As part of plans to visit England and France, I had arranged with Emery
Davis to stop over at his place in Normandy on my last full day in
France. The plan involved traveling by train from Lyon to Paris, thence
on to Normanday, but the plans came crashing down upon me when a taxi
stuck in traffic caused me to miss my train in Lyon by one minute,
leading to a cataclysmic cascade of bad events. Nonetheless, even a bad
day can be salvaged with a little bit of luck and a lot of will (and
cash). In this case, that amounted to a good meal and decent wine right
around the corner from my oh-so-unprepossesing hotel at the Brasserie
Terminus du Nord. With the "L'Ardoise du Jour" of 1) a salad of smoked
salmon, chevre and spinach; 2) grilled dorade on a risotto in saffron
sauce; and 3) tartlette of pears in an almond crust I had a half bottle of:
2005 Veronique Chereau-Gunther "Grand Fief de la Cormeraie" Muscadet
Sevre et Maine Sur Lie
Despite my trepidation at trying Muscadet from producers who aren't
named Ollivier, Luneau-Papin or Landron.
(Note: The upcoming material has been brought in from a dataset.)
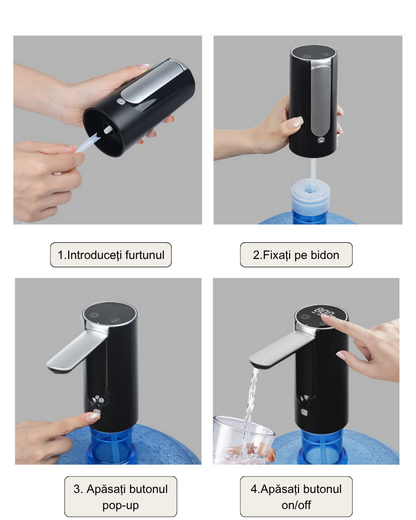 1.Introduceți furtunul

2.Fixați pe bidon

3. Apăsați butonul pop-up

4.Apăsați butonul on/off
It wasn't too communicative in
the nose, showing a little characteristic minerality and some citrusy
hints, but on the palate it proved to be quite fruity, with an off-dry
feel and lime and just enough acidity to keep it from being flabby. Not
a profound Muscadet by any stretch, but a very decent wine with my
dinner and a much better end to the day than what came before it.
To put this whole misadventure into perspective, this is the second time
that traffic issues have cost me a get-together with long-suffering
Emery and his clan. When I finally got ahold of him by phone to
apologize, he proceeded to recount for me the ten (10!) wines that he
had set aside for my 5 hour visit. Hearing the description was enough
to exact even more contrition from my exhausted, parched body than had
already occurred. Suffice it to say that I pledged then (and now) to
make him a destination on our next trip to France.